**Direction:**
All of the entries need to be written out again, exactly as they are.

-- begin Record extracts --

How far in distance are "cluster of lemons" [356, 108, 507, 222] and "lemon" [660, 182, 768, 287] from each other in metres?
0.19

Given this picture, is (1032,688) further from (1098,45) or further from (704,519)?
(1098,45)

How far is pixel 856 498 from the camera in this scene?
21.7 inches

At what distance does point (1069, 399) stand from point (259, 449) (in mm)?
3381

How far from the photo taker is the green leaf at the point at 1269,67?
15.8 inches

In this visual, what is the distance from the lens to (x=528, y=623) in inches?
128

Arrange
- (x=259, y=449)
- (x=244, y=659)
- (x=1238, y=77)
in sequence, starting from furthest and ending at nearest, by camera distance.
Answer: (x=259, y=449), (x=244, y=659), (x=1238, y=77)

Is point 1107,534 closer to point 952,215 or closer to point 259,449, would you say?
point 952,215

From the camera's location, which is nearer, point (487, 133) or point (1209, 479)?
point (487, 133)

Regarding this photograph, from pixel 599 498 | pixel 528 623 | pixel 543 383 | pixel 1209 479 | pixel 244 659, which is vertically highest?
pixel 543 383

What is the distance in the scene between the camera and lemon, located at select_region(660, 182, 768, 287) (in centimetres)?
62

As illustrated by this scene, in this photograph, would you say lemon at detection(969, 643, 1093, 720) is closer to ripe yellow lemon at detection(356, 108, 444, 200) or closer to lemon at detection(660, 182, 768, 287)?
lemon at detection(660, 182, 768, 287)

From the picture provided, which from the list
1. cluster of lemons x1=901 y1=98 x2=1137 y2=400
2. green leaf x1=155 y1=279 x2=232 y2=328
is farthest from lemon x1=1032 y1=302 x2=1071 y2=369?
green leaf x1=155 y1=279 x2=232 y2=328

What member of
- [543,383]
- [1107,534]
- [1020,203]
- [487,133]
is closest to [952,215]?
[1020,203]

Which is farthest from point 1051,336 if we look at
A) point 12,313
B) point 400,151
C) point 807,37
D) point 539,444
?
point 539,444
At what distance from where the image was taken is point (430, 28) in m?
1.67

-- end Record extracts --

**Expected answer:**
How far in distance are "cluster of lemons" [356, 108, 507, 222] and "lemon" [660, 182, 768, 287] from each other in metres?
0.19

Given this picture, is (1032,688) further from (1098,45) or further from (704,519)?
(1098,45)

How far is pixel 856 498 from the camera in this scene?
21.7 inches

At what distance does point (1069, 399) stand from point (259, 449) (in mm)?
3381

How far from the photo taker is the green leaf at the point at 1269,67?
15.8 inches

In this visual, what is the distance from the lens to (x=528, y=623) in inches?
128

Arrange
- (x=259, y=449)
- (x=244, y=659)
- (x=1238, y=77)
in sequence, starting from furthest and ending at nearest, by camera distance.
Answer: (x=259, y=449), (x=244, y=659), (x=1238, y=77)

Is point 1107,534 closer to point 952,215 or closer to point 259,449, would you say?
point 952,215

From the camera's location, which is nearer, point (487, 133) or point (1209, 479)?
point (487, 133)

Regarding this photograph, from pixel 599 498 | pixel 528 623 | pixel 543 383 | pixel 1209 479 | pixel 244 659, which is vertically highest?
pixel 543 383

What is the distance in the scene between the camera and lemon, located at select_region(660, 182, 768, 287) (in centimetres)?
62

As illustrated by this scene, in this photograph, would you say lemon at detection(969, 643, 1093, 720) is closer to ripe yellow lemon at detection(356, 108, 444, 200) or closer to lemon at detection(660, 182, 768, 287)?
lemon at detection(660, 182, 768, 287)

From the picture provided, which from the list
1. cluster of lemons x1=901 y1=98 x2=1137 y2=400
2. green leaf x1=155 y1=279 x2=232 y2=328
is farthest from lemon x1=1032 y1=302 x2=1071 y2=369?
green leaf x1=155 y1=279 x2=232 y2=328

What member of
- [543,383]
- [1107,534]
- [1020,203]
- [487,133]
is closest to [952,215]?
[1020,203]

Which is farthest from point 1051,336 if we look at
A) point 12,313
B) point 400,151
C) point 807,37
D) point 539,444
?
point 539,444
At what distance from where the image was taken is point (430, 28) in m?
1.67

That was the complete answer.